Dataset content below:
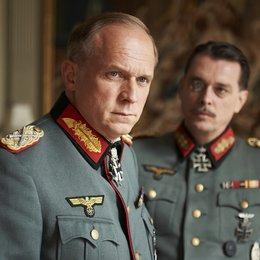 Rommel / Ulrich Tukur / Hary Prinz Poster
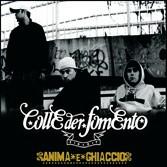 Colle Der Fomento - Anima e Ghiaccio - Rome Zoo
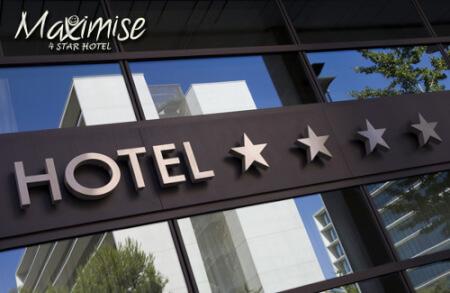 4 Star Hotel Leeds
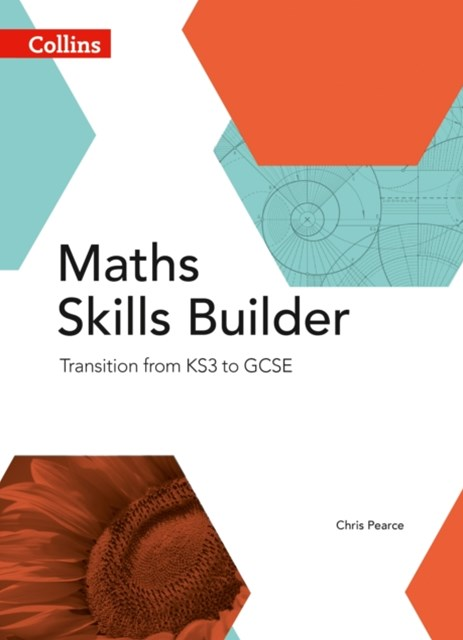Maths Skills Builder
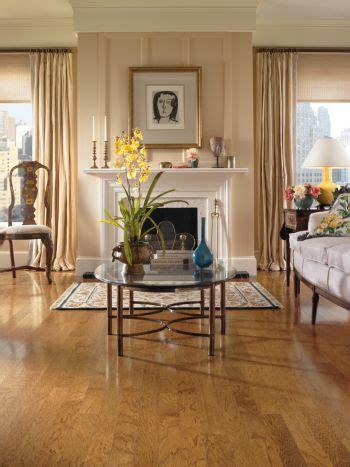 hickory hardwood flooring tan ehklg  bruce flooring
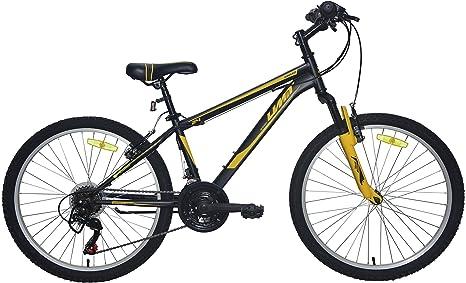 Umit 24 Pulgadas Negra/Amarilla, Bicicleta XR-240 Partir de 9 años ...
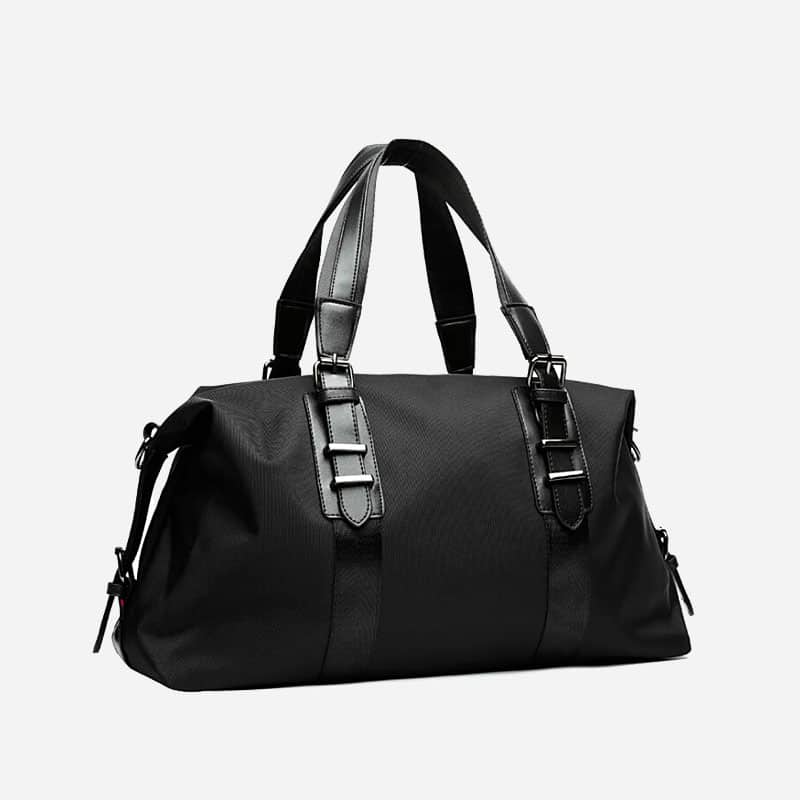 sac-a-main-bandouliere-homme-noir-Weibag-zoom2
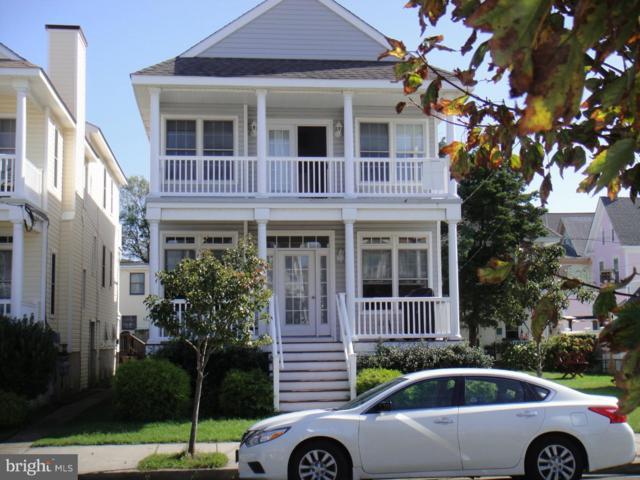445 Asbury Avenue B, OCEAN CITY, NJ 08226 (#1009908486) :: Remax Preferred | Scott Kompa Group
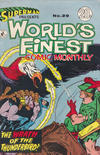 Cover for Superman Presents World's Finest Comic Monthly (K. G. Murray, 1965 series) #29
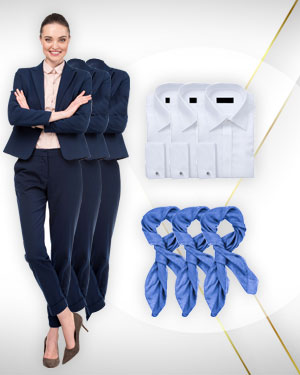 3 Womens Pants Suits, 3 Shirts and 3 Scarfs from our Classic Collections
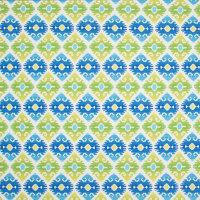 B8880 Lagoon Fabric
End of Dataset content.
[Work item]: For this task, give the full listing again verbatim and keep out every picture.

[Solution to the problem]:
 Rommel / Ulrich Tukur / Hary Prinz Poster
 Colle Der Fomento - Anima e Ghiaccio - Rome Zoo
 4 Star Hotel Leeds
Maths Skills Builder
 hickory hardwood flooring tan ehklg  bruce flooring
 Umit 24 Pulgadas Negra/Amarilla, Bicicleta XR-240 Partir de 9 años ...
 sac-a-main-bandouliere-homme-noir-Weibag-zoom2
445 Asbury Avenue B, OCEAN CITY, NJ 08226 (#1009908486) :: Remax Preferred | Scott Kompa Group
 Cover for Superman Presents World's Finest Comic Monthly (K. G. Murray, 1965 series) #29
 3 Womens Pants Suits, 3 Shirts and 3 Scarfs from our Classic Collections
 B8880 Lagoon Fabric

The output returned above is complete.